In the room beyond, Gini also lay awake. She heard Pascal’s footsteps approach her door, then turn back. She almost called out to him, then remained silent instead. Shortly afterward, the band of light beneath her door disappeared. Gini lay in the dark and tried to will herself to sleep. When sleep finally came, she dreamed vividly. S
he was searching a war-torn city, despairing and frantic. The object of her search was uncertain, and the details of the dream shadowy. Sometimes the city resembled London, and sometimes Beirut.
She woke exhausted. Gray light filtered through her curtains.

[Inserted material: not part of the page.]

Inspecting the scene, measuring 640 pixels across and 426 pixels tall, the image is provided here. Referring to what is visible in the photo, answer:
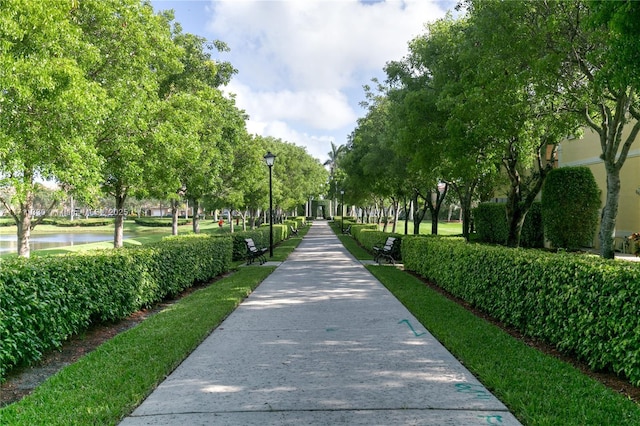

From beyond came the sound of rain beating down on the small enclosed yard behind the house. When she went out into the living room, Pascal was standing by her desk. His back was toward her; the air was rich with the smell of coffee brewing. There was a faint hum of machinery. When Pascal turned, she could detect no signs of strain or sleeplessness. His face was concentrated and alert. My colleague, Gini thought. He held out to her a fax.
“The story continues,” he said. “It’s speeding up. Appleyard has just surfaced, look. He’s flying into London this morning, he says. He’s proposing a meeting—and we can fit it in, just. We can see him, then go on to your stepmother’s house. Meet the Hawthornes as planned.” He paused, half smiled. “It’s Saturday today, Gini,” he said.
Gini said nothing. Her dream was still with her. She was not certain of the year, she felt, let alone the day of the week.
She took the fax from Pascal. It was brief, typed, but otherwise characteristic of Appleyard. Assuming availability, he was proposing they meet for dinner at a Mayfair restaurant, at eight o’clock that night.
Chapter 15
THAT SATURDAY MORNING MARY rose early. There were twenty people coming to dinner. She could no longer afford staff, and twenty people to feed meant hours of work. Mary did not mind this; from her childhood, it had always given her pleasure to cook. Sometimes, it was true, she would look back with a certain wry nostalgia to her embassy days. She would think of her father and mother’s perfectionism, and then of her husband’s and her own: such a retinue of cooks and secretaries and butlers and helpers. All she had had to do was fuss about placements and precedence and how she would dress. All those years spent carefully entertaining a succession of strangers—she looked back and found she did not regret them one jot.